If fighting went on continuously somewhere or other on the extended frontiers of the great Empire, peace reigned within its vast domains.  A system of roads, for the most part passable all the year round, united the capitals with the extremities, from Britain and Spain on the west to the Euphrates on the east.  The Mediterranean had been cleared of pirates, and lines of vessels united the great cities on its shores.  Travelling, whether for business, health or pleasure, was possible under the Empire with a certainty and a safety unknown in after centuries until the introduction of steam.  It was facilitated by a common language, a coinage universally valid, and the protection of the same laws.  Men could start from the Euphrates and travel onwards to Spain using one lingua-franca everywhere understood.  Greek could be heard in the streets of every commercial town — in Rome, Marseilles, Cadiz and Bordeaux, on the banks of the Nile, of the Orontes and of the Tigris.

With all these things to favour it, the movements of peoples within the Empire had become incalculably great, and all the larger cities were cosmopolitan.  Families from all lands, of differing religions and social habits, dwelt within the same walls.  National, social, intellectual and religious differences faded insensibly.  Thinking became eclectic as it had never been before.

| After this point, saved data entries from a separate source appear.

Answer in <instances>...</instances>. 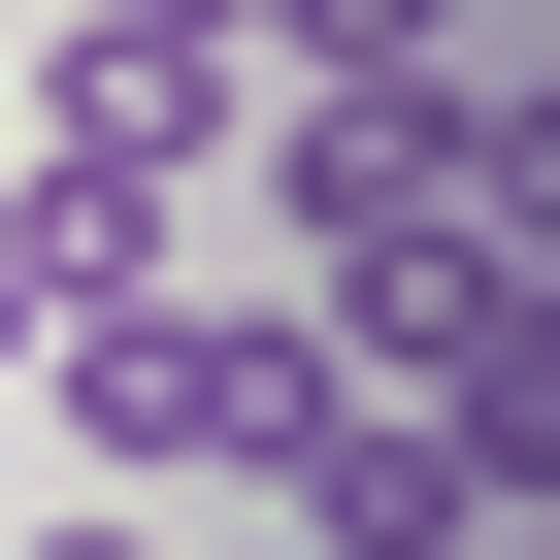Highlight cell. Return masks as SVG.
I'll use <instances>...</instances> for the list:
<instances>
[{
    "label": "cell",
    "mask_w": 560,
    "mask_h": 560,
    "mask_svg": "<svg viewBox=\"0 0 560 560\" xmlns=\"http://www.w3.org/2000/svg\"><path fill=\"white\" fill-rule=\"evenodd\" d=\"M34 396H67V462H100L132 527H198V494H298L330 330H298V298H100V330H34Z\"/></svg>",
    "instance_id": "cell-1"
},
{
    "label": "cell",
    "mask_w": 560,
    "mask_h": 560,
    "mask_svg": "<svg viewBox=\"0 0 560 560\" xmlns=\"http://www.w3.org/2000/svg\"><path fill=\"white\" fill-rule=\"evenodd\" d=\"M429 132H462V67H429V100H264V231H298V298H363L396 231H462Z\"/></svg>",
    "instance_id": "cell-2"
},
{
    "label": "cell",
    "mask_w": 560,
    "mask_h": 560,
    "mask_svg": "<svg viewBox=\"0 0 560 560\" xmlns=\"http://www.w3.org/2000/svg\"><path fill=\"white\" fill-rule=\"evenodd\" d=\"M100 298H165V165L0 132V330H100Z\"/></svg>",
    "instance_id": "cell-3"
},
{
    "label": "cell",
    "mask_w": 560,
    "mask_h": 560,
    "mask_svg": "<svg viewBox=\"0 0 560 560\" xmlns=\"http://www.w3.org/2000/svg\"><path fill=\"white\" fill-rule=\"evenodd\" d=\"M298 527H330V560H462L494 494H462V429H429V396H363V363H330V429H298Z\"/></svg>",
    "instance_id": "cell-4"
},
{
    "label": "cell",
    "mask_w": 560,
    "mask_h": 560,
    "mask_svg": "<svg viewBox=\"0 0 560 560\" xmlns=\"http://www.w3.org/2000/svg\"><path fill=\"white\" fill-rule=\"evenodd\" d=\"M429 198H462L494 264H560V67H462V132H429Z\"/></svg>",
    "instance_id": "cell-5"
},
{
    "label": "cell",
    "mask_w": 560,
    "mask_h": 560,
    "mask_svg": "<svg viewBox=\"0 0 560 560\" xmlns=\"http://www.w3.org/2000/svg\"><path fill=\"white\" fill-rule=\"evenodd\" d=\"M34 560H165V527H132V494H67V527H34Z\"/></svg>",
    "instance_id": "cell-6"
},
{
    "label": "cell",
    "mask_w": 560,
    "mask_h": 560,
    "mask_svg": "<svg viewBox=\"0 0 560 560\" xmlns=\"http://www.w3.org/2000/svg\"><path fill=\"white\" fill-rule=\"evenodd\" d=\"M462 560H560V527H527V494H494V527H462Z\"/></svg>",
    "instance_id": "cell-7"
}]
</instances>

This growing community in habit of thought and even of religious belief was fed by something peculiar to the times.  The soldier of many lands, the travelled trader, the tourist in search of pleasure, and the invalid wandering in quest of health were common then as now.  But a special characteristic of the end of the third and the beginning of the fourth century was the widely wandering student, the teacher far from the land of his birth, and the itinerant preacher of new religions.

The empire was well provided with what we should now call universities.  Rome, Milan and Cremona were seats of higher learning for Italy; Marseilles, Bordeaux and Autun for Gaul; Carthage for North Africa; Athens and Apollonia for Greece; Tarsus for Cilicia; Smyrna for Asia; Beyrout and Antioch for Syria; and Alexandria for Egypt.  The number of foreign students to be found at each was remarkable.  Young Romans enrolled themselves at Marseilles and Bordeaux.  Greeks crossed the seas to attend lectures at Antioch, and found as their neighbours men from Assyria, Phoenicia and Egypt.  At Alexandria the number of students from distant parts of the Empire exceeded largely those from the neighbourhood.  At Athens, whose schools were the most famous in the beginning of the fourth century, the crowds of Barbarians (for so the citizens called those foreign students) were so great that it was said that their presence threatened to spoil the purity of the language.  Everywhere, in that age of wandering, the student seemed to prefer to study far from home and to flit from one place of learning to another.

Nor were the professors much different.  They commonly taught far from their native land.  Even at Athens it became increasingly rare to find a teacher who belonged by birth to Greece.  They too travelled from one university seat to another.  Lucian, Philostratus, Apuleius, all who portray the age and the class, describe their wanderings.

Missionaries of new cults went about in the same way.  Bands of itinerant devotees, the prophets and priests of Syrian, Persian, possibly of Hindu cults, passed along the great Roman roads.  Solitary preachers of Oriental faiths, with all the fire of missionary enthusiasm, tramped from town to town, drawn by an irresistible impulse to Rome, the centre of power, the protectress of the religions of her myriad subjects, the tribune from which, if a speaker could only ascend it, he might address the world.  The end of the third and the beginning of the fourth century was an age of religious excitements, of curiosity about strange faiths, when all who had something new to teach about the secrets of the soul and of the universe, hawked their theories as traders their merchandise.